If you don’t have a plan for exploiting a technology breakthrough, then by announcing it all you are doing is lighting the way for your competitors.
Knowing that a thing can be done liberates the mind to do it
Alex Russell noted in his Doability post
“knowing that a thing can be done liberates the mind to do it”.
And asks if there is a name for this “law” of software engineering. I suggested “Virgil’s Law” (after the Roman poet) in the comments based on those quote by Virgil:
Possunt quia posse videntur
“They can because they think they can.” Virgil
I think Alex (and Virgil) are correct. The implications for a startup form a counter-argument to the theory of “first mover’s advantage,” namely that the “proof by existence” of the first mover’s success energizes larger firms with more resources to exploit “the fast follower’s advantage” which is knowing that it can be done.
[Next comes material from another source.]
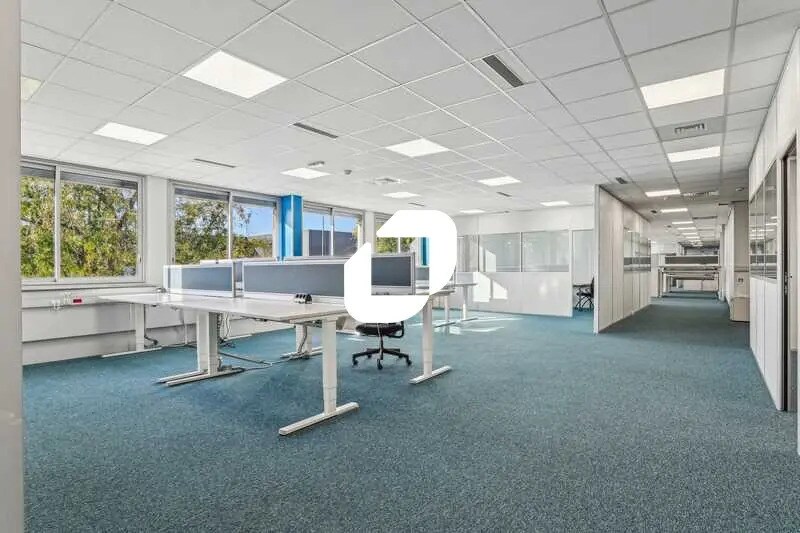 Office in Drancy for lease - Interior Photo - Image 3 of 8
“The knowledge that a secret exists is half of the secret.”
Joshua Meyrowitz in “No Sense of Place“
Exploiting A Breakthrough is as Important as the Breakthrough
Just as a self-check, the next time you tell yourself “no one else can do what we’ve done” realize that the fact that you have solved the problem will change a potential competitor’s perception of what’s possible.
The bigger risk is in not having a plan for exploiting your breakthrough and building rapidly on your initial successes (note that this is not necessarily the same as DFJ’s “Get Big Fast”). The more that you can be seen to be continually raising the bar, the more uncertainty you introduce into potential competitors’ plans as to what the target is that they have to meet or exceed.
A Note on “Get Big Fast”
I checked and learned that even Tim Draper (the “D” in DFJ) has reconsidered “Get Big Fast.”Asked in 2002 by a Stanford MBA student for caveats for US entrepreneurs, Draper replied that U.S. firms expand too quickly. “We were all saying get big fast two years ago, when we should only be expanding where it makes sense,” he said.